The Hebrew adage “one sin leads to another” loomed: reject truth, sell it for money, and plunder its bearer.
The American network’s guilt was revealed last week when it agreed to pay Dominion Voting Systems $787.5 million to settle its defamation claim, followed by Carlson’s apparent resignation.
Fox News, which faces an even larger complaint from another election technology company, is less noteworthy.
More importantly, this saga is part of the War on Truth, and Fox’s Israeli versions have shown a similar inability to accept facts and face the truth.
Two renowned writers died this month.
Novelist Meir Shalev and poet, singer, and satire Yehonatan Geffen died last month at 74 and 76, respectively, from terminal illnesses.
Both were Left-wing provocateurs. Both came from Nahalal, the Jezreel Valley’s round settlement, where the farmers who created it 102 years ago were rough.

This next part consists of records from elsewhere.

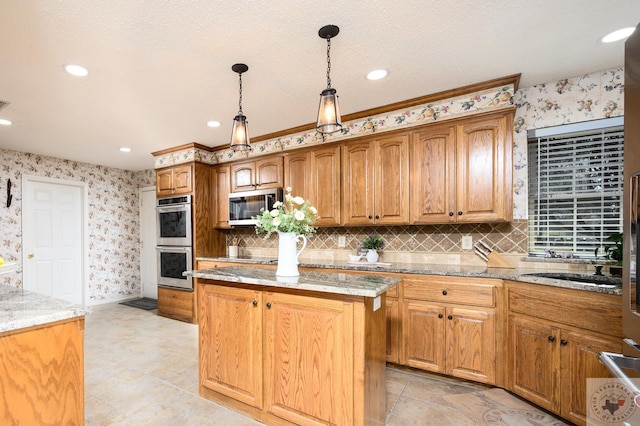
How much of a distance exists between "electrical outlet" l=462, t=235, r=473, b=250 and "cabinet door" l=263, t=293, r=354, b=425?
1.75 m

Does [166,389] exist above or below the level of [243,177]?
below

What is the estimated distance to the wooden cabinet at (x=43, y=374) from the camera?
49.2 inches

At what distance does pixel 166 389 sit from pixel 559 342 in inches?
111

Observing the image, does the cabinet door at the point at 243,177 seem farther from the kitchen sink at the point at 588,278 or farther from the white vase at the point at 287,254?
the kitchen sink at the point at 588,278

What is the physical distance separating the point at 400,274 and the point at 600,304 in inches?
50.7

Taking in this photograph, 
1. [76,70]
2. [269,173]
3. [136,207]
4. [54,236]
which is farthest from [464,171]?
[54,236]

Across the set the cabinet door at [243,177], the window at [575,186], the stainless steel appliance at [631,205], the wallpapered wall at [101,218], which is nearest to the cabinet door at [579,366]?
the stainless steel appliance at [631,205]

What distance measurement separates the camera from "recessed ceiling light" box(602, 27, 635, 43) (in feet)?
6.15

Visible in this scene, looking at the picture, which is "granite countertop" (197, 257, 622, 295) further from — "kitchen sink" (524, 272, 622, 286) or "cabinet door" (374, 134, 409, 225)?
"cabinet door" (374, 134, 409, 225)

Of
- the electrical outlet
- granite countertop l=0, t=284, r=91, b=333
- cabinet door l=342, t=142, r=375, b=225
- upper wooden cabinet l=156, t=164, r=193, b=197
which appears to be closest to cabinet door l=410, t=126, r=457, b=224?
the electrical outlet

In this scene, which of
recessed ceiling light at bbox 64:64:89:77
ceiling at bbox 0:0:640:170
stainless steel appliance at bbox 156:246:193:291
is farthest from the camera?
stainless steel appliance at bbox 156:246:193:291

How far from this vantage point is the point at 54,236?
189 inches

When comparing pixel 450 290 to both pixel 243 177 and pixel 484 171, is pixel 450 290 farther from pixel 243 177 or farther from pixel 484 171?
pixel 243 177

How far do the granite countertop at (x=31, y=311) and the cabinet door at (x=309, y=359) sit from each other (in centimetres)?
97
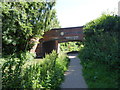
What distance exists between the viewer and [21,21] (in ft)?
32.0

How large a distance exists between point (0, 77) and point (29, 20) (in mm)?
8261

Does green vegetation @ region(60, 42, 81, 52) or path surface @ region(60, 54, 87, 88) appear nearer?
path surface @ region(60, 54, 87, 88)

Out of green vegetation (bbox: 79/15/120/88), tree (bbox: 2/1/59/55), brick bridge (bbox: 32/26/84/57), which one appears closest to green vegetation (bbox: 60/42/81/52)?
brick bridge (bbox: 32/26/84/57)

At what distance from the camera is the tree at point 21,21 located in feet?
28.7

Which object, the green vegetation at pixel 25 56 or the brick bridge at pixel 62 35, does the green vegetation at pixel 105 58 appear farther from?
the brick bridge at pixel 62 35

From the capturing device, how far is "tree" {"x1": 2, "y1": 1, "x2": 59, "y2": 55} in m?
8.73

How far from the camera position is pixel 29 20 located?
11.0 m

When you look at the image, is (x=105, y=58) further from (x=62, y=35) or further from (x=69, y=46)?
(x=69, y=46)

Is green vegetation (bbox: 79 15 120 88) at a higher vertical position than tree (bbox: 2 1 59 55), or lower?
lower

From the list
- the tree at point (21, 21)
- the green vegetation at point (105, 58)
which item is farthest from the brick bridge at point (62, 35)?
the green vegetation at point (105, 58)

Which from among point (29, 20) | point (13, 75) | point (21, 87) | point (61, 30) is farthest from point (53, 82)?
point (61, 30)

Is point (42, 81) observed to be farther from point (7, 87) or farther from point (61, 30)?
point (61, 30)

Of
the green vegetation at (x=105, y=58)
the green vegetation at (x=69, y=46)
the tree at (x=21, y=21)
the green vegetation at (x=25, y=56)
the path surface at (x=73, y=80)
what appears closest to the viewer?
the green vegetation at (x=25, y=56)

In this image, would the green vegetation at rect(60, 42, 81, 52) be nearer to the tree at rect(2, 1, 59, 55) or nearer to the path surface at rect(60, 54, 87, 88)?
the tree at rect(2, 1, 59, 55)
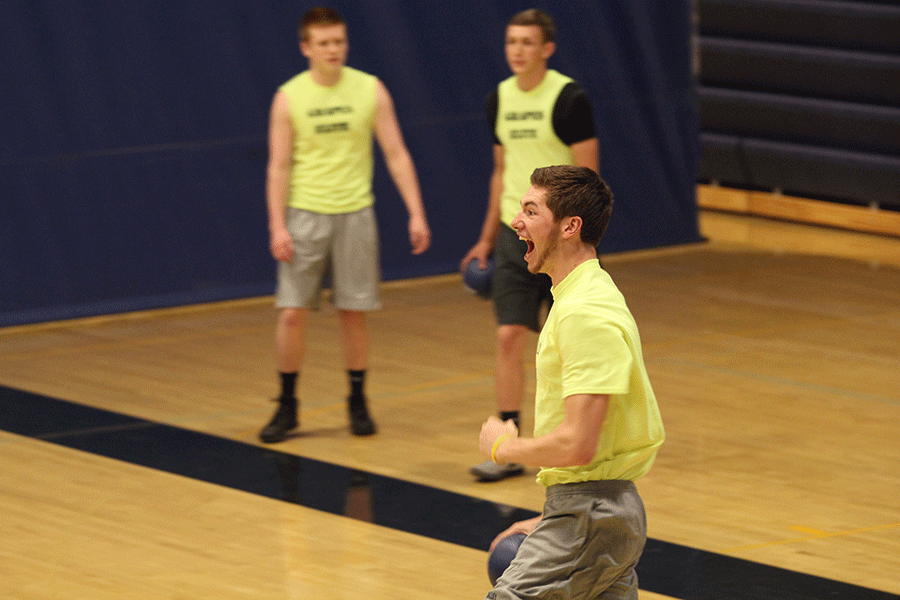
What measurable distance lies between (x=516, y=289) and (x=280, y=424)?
1.26 m

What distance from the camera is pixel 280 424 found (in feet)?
21.0

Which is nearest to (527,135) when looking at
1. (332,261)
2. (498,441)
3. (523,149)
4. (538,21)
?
(523,149)

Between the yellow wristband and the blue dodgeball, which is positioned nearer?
the yellow wristband

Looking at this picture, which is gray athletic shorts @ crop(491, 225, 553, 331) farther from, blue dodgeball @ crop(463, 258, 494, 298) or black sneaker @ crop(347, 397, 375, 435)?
black sneaker @ crop(347, 397, 375, 435)

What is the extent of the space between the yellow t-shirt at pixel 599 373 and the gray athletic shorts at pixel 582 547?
1.7 inches

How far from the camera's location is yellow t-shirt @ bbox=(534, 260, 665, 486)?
308 cm

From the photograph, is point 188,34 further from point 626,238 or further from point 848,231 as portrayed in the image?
point 848,231

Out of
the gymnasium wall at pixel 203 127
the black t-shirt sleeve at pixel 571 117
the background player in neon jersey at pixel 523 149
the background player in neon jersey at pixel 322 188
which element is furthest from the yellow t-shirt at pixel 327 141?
the gymnasium wall at pixel 203 127

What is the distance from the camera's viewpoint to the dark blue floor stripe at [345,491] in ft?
15.3

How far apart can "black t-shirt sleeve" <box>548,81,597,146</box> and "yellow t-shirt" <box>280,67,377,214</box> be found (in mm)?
903

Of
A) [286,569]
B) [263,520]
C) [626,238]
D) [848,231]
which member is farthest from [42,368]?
[848,231]

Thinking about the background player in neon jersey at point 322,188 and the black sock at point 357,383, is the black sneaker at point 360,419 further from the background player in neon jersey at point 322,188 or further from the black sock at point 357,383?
the background player in neon jersey at point 322,188

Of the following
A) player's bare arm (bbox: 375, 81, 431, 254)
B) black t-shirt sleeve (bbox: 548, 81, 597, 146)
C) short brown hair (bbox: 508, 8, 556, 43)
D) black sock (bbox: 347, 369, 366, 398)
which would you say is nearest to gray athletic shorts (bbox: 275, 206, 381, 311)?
player's bare arm (bbox: 375, 81, 431, 254)

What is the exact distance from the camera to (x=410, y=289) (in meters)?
10.0
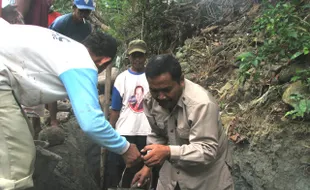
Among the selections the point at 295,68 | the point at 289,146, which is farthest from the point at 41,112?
the point at 295,68

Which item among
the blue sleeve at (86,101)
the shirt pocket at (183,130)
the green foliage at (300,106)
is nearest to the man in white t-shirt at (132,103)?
the green foliage at (300,106)

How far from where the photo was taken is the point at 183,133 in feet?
9.05

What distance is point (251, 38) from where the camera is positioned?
19.2ft

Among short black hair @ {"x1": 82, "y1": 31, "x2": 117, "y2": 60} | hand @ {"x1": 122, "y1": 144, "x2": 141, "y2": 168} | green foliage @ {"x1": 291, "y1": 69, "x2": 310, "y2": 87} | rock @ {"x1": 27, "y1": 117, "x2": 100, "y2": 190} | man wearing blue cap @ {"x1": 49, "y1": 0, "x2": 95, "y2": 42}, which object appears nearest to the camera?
hand @ {"x1": 122, "y1": 144, "x2": 141, "y2": 168}

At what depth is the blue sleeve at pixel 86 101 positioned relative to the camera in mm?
2322

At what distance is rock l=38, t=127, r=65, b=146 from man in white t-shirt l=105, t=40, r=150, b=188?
689 mm

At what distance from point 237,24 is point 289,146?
11.5ft

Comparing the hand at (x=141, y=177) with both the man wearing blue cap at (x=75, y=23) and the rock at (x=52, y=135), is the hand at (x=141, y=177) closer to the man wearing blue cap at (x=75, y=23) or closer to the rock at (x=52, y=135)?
the rock at (x=52, y=135)

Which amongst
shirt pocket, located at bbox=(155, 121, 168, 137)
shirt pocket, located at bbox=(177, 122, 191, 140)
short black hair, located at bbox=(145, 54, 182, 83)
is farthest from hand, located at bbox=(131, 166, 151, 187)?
short black hair, located at bbox=(145, 54, 182, 83)

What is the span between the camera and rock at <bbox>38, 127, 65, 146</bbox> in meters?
4.66

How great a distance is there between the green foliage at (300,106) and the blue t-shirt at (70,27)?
99.8 inches

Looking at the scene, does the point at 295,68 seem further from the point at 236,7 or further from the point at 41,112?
the point at 236,7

Shalev wrote, “This unbelievable funeral looked like an exceptionally fictional Monty Python skit, yet it was totally real” after former chief Rabbi Shlomo Goren retrieved ancient Jewish warriors’ bones from a cliffside cave where he emerged hanging by a helicopter’s winch and cable.

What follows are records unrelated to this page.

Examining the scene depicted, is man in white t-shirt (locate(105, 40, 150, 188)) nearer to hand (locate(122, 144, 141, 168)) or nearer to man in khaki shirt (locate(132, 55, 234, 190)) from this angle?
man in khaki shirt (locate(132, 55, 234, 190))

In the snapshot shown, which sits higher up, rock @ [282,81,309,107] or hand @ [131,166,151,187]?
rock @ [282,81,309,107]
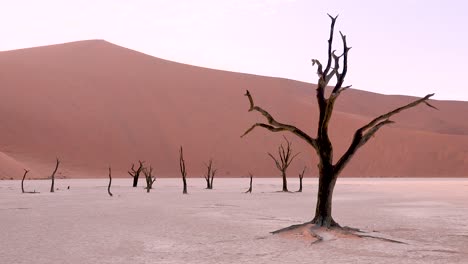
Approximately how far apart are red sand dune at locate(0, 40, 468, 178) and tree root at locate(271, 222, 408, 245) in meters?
42.8

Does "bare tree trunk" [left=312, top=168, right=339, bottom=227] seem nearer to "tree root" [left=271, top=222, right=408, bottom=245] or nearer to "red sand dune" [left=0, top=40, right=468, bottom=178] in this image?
"tree root" [left=271, top=222, right=408, bottom=245]

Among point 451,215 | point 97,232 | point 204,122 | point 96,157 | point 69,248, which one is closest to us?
point 69,248

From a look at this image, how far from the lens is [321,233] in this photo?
1174cm

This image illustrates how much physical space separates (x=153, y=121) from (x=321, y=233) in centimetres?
6028

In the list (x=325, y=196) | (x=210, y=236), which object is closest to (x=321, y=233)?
(x=325, y=196)

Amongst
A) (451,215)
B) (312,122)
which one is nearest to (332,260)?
(451,215)

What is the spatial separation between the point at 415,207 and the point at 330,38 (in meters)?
9.98

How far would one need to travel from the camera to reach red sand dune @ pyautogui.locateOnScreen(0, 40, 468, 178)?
61.3 m

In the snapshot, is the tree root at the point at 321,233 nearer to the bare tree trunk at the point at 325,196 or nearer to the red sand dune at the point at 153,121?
the bare tree trunk at the point at 325,196

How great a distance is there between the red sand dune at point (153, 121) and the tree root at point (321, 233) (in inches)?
1686

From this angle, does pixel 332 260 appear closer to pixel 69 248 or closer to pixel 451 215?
pixel 69 248

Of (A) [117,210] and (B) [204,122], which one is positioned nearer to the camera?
(A) [117,210]

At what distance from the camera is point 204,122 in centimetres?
7381

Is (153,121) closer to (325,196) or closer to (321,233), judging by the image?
(325,196)
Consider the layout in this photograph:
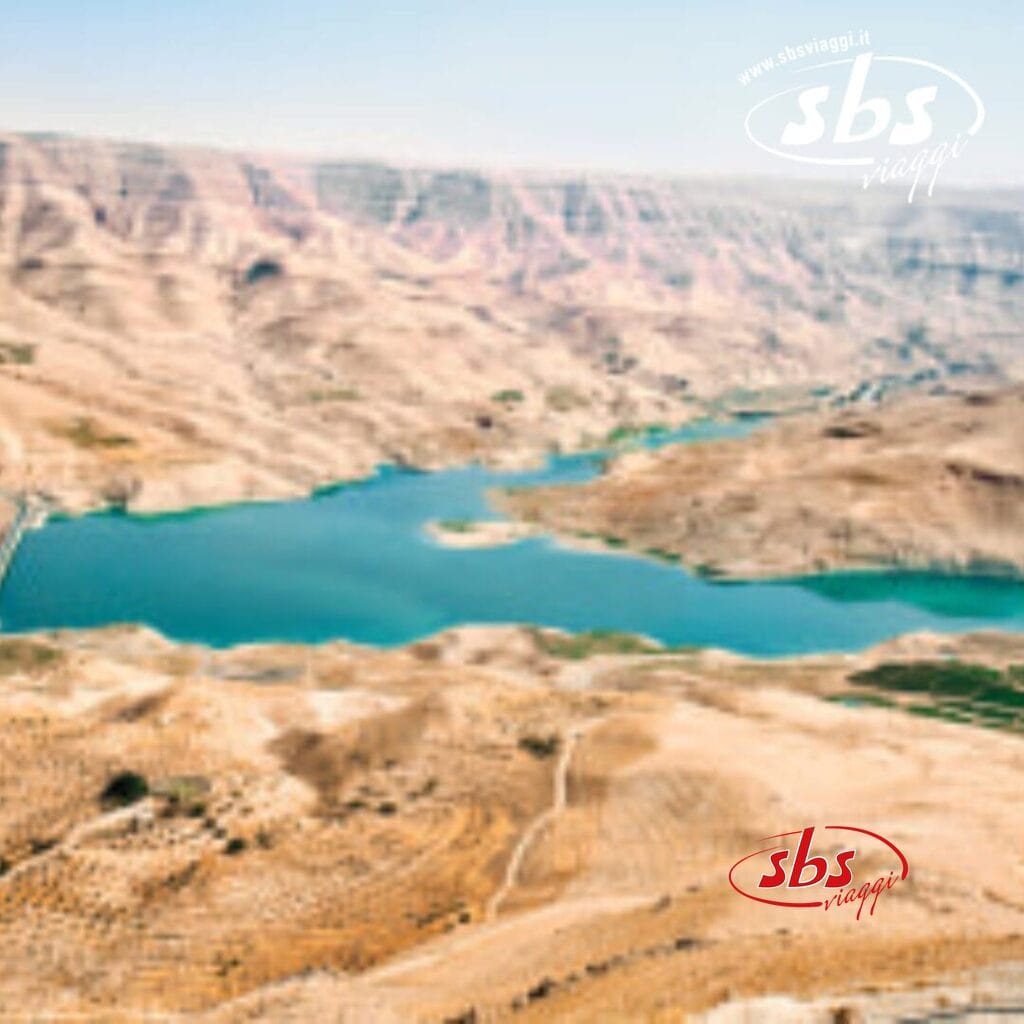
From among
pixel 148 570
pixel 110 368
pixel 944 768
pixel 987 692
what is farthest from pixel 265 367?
pixel 944 768

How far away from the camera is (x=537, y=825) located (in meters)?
Answer: 42.1

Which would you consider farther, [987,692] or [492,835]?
[987,692]

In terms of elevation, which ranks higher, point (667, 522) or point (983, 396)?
point (983, 396)

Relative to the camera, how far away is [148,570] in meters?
103

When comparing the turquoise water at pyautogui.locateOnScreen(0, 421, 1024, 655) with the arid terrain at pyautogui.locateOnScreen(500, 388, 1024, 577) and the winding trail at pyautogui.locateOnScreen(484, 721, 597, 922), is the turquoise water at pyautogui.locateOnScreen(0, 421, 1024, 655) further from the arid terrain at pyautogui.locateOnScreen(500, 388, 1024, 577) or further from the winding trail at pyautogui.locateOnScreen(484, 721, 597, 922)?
the winding trail at pyautogui.locateOnScreen(484, 721, 597, 922)

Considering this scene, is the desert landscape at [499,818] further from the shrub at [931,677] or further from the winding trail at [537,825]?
the shrub at [931,677]

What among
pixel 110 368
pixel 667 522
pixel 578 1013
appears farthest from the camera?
pixel 110 368

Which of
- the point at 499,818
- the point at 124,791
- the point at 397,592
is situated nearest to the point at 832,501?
the point at 397,592

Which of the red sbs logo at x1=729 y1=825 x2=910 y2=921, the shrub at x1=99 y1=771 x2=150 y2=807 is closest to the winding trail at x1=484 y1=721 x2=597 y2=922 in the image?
the red sbs logo at x1=729 y1=825 x2=910 y2=921

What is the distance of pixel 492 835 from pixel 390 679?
101ft

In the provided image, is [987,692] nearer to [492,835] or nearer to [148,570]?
[492,835]

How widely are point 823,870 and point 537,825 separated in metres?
11.4

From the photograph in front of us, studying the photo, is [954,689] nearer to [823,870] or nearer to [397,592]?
[397,592]

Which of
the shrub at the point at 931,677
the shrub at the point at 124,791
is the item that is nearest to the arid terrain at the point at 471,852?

Geffen was removed off the platform after urging forces not to enter Beirut during the First Lebanon War. His career was plagued by similar provocations.
Right-wingers disliked both writers. Unfairly,
Channel 14, Israel’s Fox News, didn’t report Geffen’s death, the man who wrote “The Prettiest Girl in Kindergarten,” “How is a Song Born?” and “A Kindergarten Closed,” magical songs that millions of Israelis have sung with their parents and now with their children.
Likud lawmaker Tally Gotliv believes Geffen “represented drinking, drugs, licentiousness and bohemianism.” Shimon Riklin of Channel 14 declared, “I never read one book of Meir Shalev,” because “whoever detests what I represent is not worthy of my attention.”
That’s acceptable for a private person but unethical for a journalist. Like him or not, Shalev was one of Israel’s most notable and popular novelists, a lover of this land who sculpted in exceptionally rich Hebrew some of the Zionist project’s most proverbial heroes of innocence and idealism, from A Pigeon and a Boy’s pair of teenagers who fall in love while cultivating homing pigeons, before the boy is killed in the War of Independence, to The Blue Mountain’s Baruch Pines, a village teacher whose dedication to, and understanding of, the Zionist
What is the reality about Geffen and Shalev, and why were their adversaries so frightened?
Combatants Geffen and Shalev
Geffen and Shalev participated in the 1967 Battle of Tel Faher under the Golan Heights, unlike MK Gotliv, who did not serve in the IDF. Their friends were among the 34 Israeli soldiers killed there. They collected their pals’ and 50 Syrian bodies after the hand-to-hand struggle. Some were headless.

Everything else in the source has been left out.